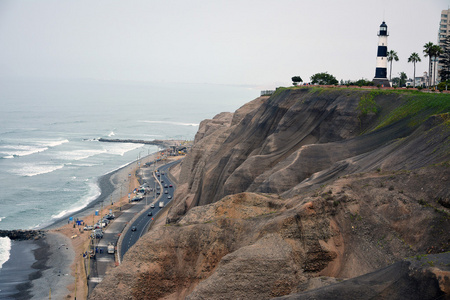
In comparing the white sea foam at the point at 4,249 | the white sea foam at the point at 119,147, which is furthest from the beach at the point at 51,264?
the white sea foam at the point at 119,147

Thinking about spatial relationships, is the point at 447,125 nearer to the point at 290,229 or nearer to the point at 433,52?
the point at 290,229

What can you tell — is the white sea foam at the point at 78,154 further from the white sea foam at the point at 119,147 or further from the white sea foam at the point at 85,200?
the white sea foam at the point at 85,200

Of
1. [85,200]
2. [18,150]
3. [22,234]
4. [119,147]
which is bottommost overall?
[22,234]

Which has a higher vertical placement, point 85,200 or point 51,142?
point 51,142

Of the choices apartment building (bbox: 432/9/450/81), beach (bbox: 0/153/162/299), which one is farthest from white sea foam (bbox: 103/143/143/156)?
apartment building (bbox: 432/9/450/81)

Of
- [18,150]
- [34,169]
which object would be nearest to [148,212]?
[34,169]

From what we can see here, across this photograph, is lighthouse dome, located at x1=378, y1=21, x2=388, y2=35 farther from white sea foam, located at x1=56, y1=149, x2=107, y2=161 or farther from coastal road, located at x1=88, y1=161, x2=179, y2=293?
white sea foam, located at x1=56, y1=149, x2=107, y2=161

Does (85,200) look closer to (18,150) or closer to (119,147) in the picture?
(18,150)
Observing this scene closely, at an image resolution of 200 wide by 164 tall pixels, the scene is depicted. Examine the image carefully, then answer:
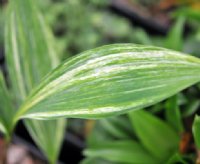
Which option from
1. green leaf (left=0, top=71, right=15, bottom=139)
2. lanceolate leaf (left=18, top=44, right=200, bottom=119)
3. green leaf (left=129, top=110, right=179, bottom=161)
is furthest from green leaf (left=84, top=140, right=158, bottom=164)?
lanceolate leaf (left=18, top=44, right=200, bottom=119)

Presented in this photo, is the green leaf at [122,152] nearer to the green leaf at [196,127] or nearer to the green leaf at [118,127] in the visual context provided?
the green leaf at [118,127]

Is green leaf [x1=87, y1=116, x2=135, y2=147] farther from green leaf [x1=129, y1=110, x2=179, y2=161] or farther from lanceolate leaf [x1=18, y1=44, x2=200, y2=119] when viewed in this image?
lanceolate leaf [x1=18, y1=44, x2=200, y2=119]

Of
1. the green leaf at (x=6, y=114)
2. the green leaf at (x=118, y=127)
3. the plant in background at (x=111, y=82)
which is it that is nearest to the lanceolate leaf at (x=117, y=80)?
the plant in background at (x=111, y=82)

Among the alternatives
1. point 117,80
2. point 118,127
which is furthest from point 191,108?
point 117,80

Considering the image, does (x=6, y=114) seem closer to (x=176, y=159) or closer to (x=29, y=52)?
(x=29, y=52)

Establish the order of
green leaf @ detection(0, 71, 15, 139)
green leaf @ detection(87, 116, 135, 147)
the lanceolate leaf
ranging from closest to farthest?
the lanceolate leaf
green leaf @ detection(0, 71, 15, 139)
green leaf @ detection(87, 116, 135, 147)

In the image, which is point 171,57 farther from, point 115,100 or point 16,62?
point 16,62
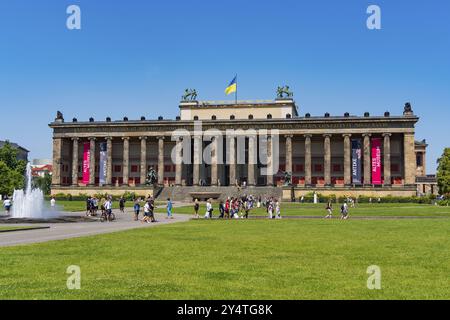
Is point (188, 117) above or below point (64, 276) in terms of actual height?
above

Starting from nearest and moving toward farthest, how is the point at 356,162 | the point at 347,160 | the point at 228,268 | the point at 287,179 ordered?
the point at 228,268 < the point at 287,179 < the point at 356,162 < the point at 347,160

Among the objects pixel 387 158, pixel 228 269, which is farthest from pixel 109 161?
pixel 228 269

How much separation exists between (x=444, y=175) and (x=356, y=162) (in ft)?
62.4

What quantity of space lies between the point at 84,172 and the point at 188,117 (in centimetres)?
2702

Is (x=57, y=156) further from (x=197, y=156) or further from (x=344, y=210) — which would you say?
(x=344, y=210)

◆ **Task objective**: Put every line of the records above into a JSON list of strings, one string per line, omitting blank lines and the picture lines.

◆ **Solution for this task**:
[
  "In comparing the white sea foam at the point at 4,249 | the white sea foam at the point at 119,147, which is furthest from the beach at the point at 51,264?",
  "the white sea foam at the point at 119,147",
  "Thinking about spatial relationships, is the point at 447,125 nearer to the point at 290,229 or nearer to the point at 433,52?",
  "the point at 290,229",
  "What can you tell — is the white sea foam at the point at 78,154 further from the white sea foam at the point at 119,147 or further from the white sea foam at the point at 85,200?",
  "the white sea foam at the point at 85,200",
  "Of",
  "1. [85,200]",
  "2. [18,150]",
  "3. [22,234]",
  "4. [119,147]",
  "which is bottommost overall?",
  "[22,234]",
  "Which has a higher vertical placement, point 85,200 or point 51,142?",
  "point 51,142",
  "Of the choices apartment building (bbox: 432/9/450/81), beach (bbox: 0/153/162/299), which one is farthest from white sea foam (bbox: 103/143/143/156)?",
  "apartment building (bbox: 432/9/450/81)",
  "Of",
  "- [18,150]",
  "- [34,169]",
  "which object would be nearest to [148,212]?",
  "[34,169]",
  "From what we can see here, across this photograph, is lighthouse dome, located at x1=378, y1=21, x2=388, y2=35 farther from white sea foam, located at x1=56, y1=149, x2=107, y2=161 or farther from coastal road, located at x1=88, y1=161, x2=179, y2=293?",
  "white sea foam, located at x1=56, y1=149, x2=107, y2=161",
  "Does (85,200) look closer to (18,150) or closer to (119,147) in the picture?",
  "(18,150)",
  "Observing this scene closely, at an image resolution of 200 wide by 164 tall pixels, the scene is depicted. Examine the image carefully, then answer:",
  "Which option from",
  "1. green leaf (left=0, top=71, right=15, bottom=139)",
  "2. lanceolate leaf (left=18, top=44, right=200, bottom=119)",
  "3. green leaf (left=129, top=110, right=179, bottom=161)",
  "is furthest from green leaf (left=84, top=140, right=158, bottom=164)?",
  "lanceolate leaf (left=18, top=44, right=200, bottom=119)",
  "Presented in this photo, is the green leaf at [122,152] nearer to the green leaf at [196,127] or nearer to the green leaf at [118,127] in the visual context provided?",
  "the green leaf at [118,127]",
  "Is green leaf [x1=87, y1=116, x2=135, y2=147] farther from green leaf [x1=129, y1=110, x2=179, y2=161] or farther from lanceolate leaf [x1=18, y1=44, x2=200, y2=119] when viewed in this image?",
  "lanceolate leaf [x1=18, y1=44, x2=200, y2=119]",
  "Of",
  "1. the green leaf at (x=6, y=114)",
  "2. the green leaf at (x=118, y=127)",
  "3. the plant in background at (x=111, y=82)",
  "which is it that is nearest to the lanceolate leaf at (x=117, y=80)?",
  "the plant in background at (x=111, y=82)",
  "Among the alternatives",
  "1. point 117,80",
  "2. point 118,127",
  "which is furthest from point 191,108?",
  "point 117,80",
  "Considering the image, does (x=6, y=114) seem closer to (x=176, y=159) or closer to (x=29, y=52)?",
  "(x=29, y=52)",
  "Establish the order of",
  "green leaf @ detection(0, 71, 15, 139)",
  "green leaf @ detection(87, 116, 135, 147)",
  "the lanceolate leaf",
  "ranging from closest to farthest?",
  "the lanceolate leaf",
  "green leaf @ detection(0, 71, 15, 139)",
  "green leaf @ detection(87, 116, 135, 147)",
  "In the image, which is point 171,57 farther from, point 115,100 or point 16,62?",
  "point 16,62",
  "Is point (188, 117) above or below point (64, 276) in terms of actual height?",
  "above",
  "Starting from nearest and moving toward farthest, how is the point at 356,162 | the point at 347,160 | the point at 228,268 | the point at 287,179 ordered?",
  "the point at 228,268 < the point at 287,179 < the point at 356,162 < the point at 347,160",
  "Among the objects pixel 387 158, pixel 228 269, which is farthest from pixel 109 161?",
  "pixel 228 269",
  "How much separation exists between (x=444, y=175) and (x=356, y=162) (in ft)?",
  "62.4",
  "What quantity of space lies between the point at 84,172 and the point at 188,117 (in centimetres)?",
  "2702",
  "Is (x=57, y=156) further from (x=197, y=156) or further from (x=344, y=210) — which would you say?",
  "(x=344, y=210)"
]